Dollar weakens as U.S. bond yields fall, 3-5-year curve inverts

The dollar index, a gauge of its value versus six major peers, was off 0.23 percent at 96.8


SINGAPORE: The dollar weakened in Asia on Tuesday as U.S. Treasury yields fell to three-month lows, with investors fretting over a possible pause in the Federal Reserve’s rate-hike cycle and portents of recession seen in a yield curve inversion.

The U.S. 10-year Treasury yield fell to 2.94 percent on Tuesday, its lowest level since mid-September. The difference in yield between the U.S. 2-year and 10-year tightened to its smallest since July 2007.

The curve between 3-year and 5-year notes inverted for the first time since 2007 on Monday and was last at minus 1.2 basis points.

The 2-year and 10-year yield curve is a key focus for investors as an inversion is seen as a predictor of a U.S. recession.

A yield curve is said to be inverted when yields on longer-dated maturity bonds are lower than shorter-dated bonds.

The yield curve has flattened as continuing interest rate hikes send short-dated yields higher, while longer-dated Treasury yields are kept down by tepid inflation and slowing global growth.

The dollar index, a gauge of its value versus six major peers, was off 0.23 percent at 96.8.

The weakness in the dollar comes against the backdrop of a temporary truce in the US-China trade conflict, which has bolstered investor confidence in riskier currencies versus the safe-haven greenback.

The dollar had been supported for most of 2018 by a robust U.S. economy and a relatively hawkish Fed, which is widely expected to raise its policy interest rate later this month.

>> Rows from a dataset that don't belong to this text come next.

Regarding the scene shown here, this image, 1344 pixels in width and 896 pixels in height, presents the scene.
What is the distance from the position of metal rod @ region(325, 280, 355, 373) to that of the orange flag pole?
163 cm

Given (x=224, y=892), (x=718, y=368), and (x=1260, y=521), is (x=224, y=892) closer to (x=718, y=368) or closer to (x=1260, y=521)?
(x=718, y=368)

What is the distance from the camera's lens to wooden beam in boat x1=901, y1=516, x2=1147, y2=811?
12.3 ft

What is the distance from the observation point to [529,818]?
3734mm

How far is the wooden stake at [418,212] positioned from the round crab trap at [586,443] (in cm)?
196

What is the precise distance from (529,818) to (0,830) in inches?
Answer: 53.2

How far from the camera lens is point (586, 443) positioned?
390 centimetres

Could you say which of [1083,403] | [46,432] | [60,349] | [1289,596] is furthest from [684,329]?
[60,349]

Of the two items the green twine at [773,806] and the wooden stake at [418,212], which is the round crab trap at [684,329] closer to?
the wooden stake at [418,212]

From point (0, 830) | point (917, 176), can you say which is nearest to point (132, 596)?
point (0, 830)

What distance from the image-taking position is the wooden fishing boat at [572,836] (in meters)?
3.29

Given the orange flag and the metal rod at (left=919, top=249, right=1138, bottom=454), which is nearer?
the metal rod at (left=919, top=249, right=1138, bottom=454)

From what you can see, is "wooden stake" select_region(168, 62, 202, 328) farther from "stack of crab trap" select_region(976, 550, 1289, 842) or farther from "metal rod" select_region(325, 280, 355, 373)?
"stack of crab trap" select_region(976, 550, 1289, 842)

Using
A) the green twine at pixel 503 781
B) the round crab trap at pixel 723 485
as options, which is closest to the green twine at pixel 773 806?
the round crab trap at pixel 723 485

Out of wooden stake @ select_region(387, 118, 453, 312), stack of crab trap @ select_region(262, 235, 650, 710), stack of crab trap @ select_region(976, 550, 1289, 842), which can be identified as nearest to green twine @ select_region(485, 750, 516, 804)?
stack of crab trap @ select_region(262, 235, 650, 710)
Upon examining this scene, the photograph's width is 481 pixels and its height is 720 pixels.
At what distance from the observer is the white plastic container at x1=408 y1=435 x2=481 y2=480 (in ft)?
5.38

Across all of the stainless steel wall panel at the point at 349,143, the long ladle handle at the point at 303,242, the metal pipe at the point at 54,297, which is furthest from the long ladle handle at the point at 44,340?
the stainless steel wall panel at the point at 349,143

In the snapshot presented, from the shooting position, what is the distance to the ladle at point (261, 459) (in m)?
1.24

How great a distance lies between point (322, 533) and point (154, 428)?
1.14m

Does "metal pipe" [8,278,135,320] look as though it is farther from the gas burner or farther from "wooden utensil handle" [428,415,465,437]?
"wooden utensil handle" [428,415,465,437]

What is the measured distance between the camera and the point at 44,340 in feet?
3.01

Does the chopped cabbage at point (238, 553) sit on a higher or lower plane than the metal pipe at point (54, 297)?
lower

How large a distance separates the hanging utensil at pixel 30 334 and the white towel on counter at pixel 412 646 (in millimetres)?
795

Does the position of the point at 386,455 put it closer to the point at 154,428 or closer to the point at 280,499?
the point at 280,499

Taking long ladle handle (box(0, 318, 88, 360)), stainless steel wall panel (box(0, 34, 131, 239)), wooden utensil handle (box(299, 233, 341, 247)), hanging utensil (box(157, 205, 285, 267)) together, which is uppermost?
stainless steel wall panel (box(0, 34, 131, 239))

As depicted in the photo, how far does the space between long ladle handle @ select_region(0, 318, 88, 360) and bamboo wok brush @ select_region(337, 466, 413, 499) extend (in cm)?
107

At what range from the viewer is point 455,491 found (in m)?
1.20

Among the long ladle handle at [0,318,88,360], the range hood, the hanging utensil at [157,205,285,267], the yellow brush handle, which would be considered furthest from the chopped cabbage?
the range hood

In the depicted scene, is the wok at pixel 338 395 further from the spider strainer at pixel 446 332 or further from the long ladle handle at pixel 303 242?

Markets have priced in an 87 percent probability of a rate hike at the Fed’s Dec. 18-19 meeting.

The dollar came under pressure last week when the market took comments from Fed Chair Jerome Powell as signalling a slower pace of rate hikes.

A more dovish tone from the Fed last week has led markets to question how many times the central bank will hike rates in 2019.

Currencies such as the Chinese yuan, which were battered in the US-China trade war, are expected to trade stronger versus the greenback in the coming weeks as investor sentiment improves.

The dollar fell 0.5 percent against the offshore yuan to 6.8375. On Monday, it lost 1.07 percent, its steepest percentage fall since Aug. 25.

However, he warned that markets need to see a further easing in trade tensions for the risk-on rally to continue.

The Australian dollar benefited from the broad-based dollar selling, gaining 0.2 percent in Asian trade at $0.7368. The Reserve Bank of Australia kept its policy cash rate unchanged on Tuesday in a widely expected move.

The yen traded at 113.05 to the dollar, with the greenback losing 0.5 percent versus the Japanese currency.

Elsewhere, sterling was gained 0.2 percent to trade at $1.2744 due to broad dollar weakness.

On Monday, the pound fell below $1.27 for the first time since Oct. 31.

Sterling has posted losses for three consecutive weeks as traders bet that British Prime Minister Theresa May will not be able to pass her Brexit deal through parliament on Dec. 11.